Single element arrayThe average difference is the absolute value of the single element, divided by one and zero, returning index 0.
Array with all elements being zeroThe minimum average difference will be zero, and the index will be zero.
Array with all elements being the maximum integer valueHandle potential integer overflow when calculating prefix sums by using long data type.
Array with a mix of very large positive and very large negative numbersHandle potential integer overflow or underflow when calculating sums using long data type and carefully consider integer representation boundaries.
Maximum sized input array (e.g., 10^5 elements)Ensure the solution has a time complexity of O(n) to avoid exceeding time limits.

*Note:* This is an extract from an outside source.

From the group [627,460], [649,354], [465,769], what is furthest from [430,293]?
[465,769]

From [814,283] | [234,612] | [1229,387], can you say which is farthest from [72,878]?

Array where the first few elements have a very large average difference, and the last few have a small oneThe algorithm should correctly iterate through all possible splits of the array, maintaining an accurate minimum average difference.
Array containing duplicate numbers that result in the same average differenceThe problem statement specifies returning the smallest index, so the algorithm should only update the result when a smaller average difference is encountered.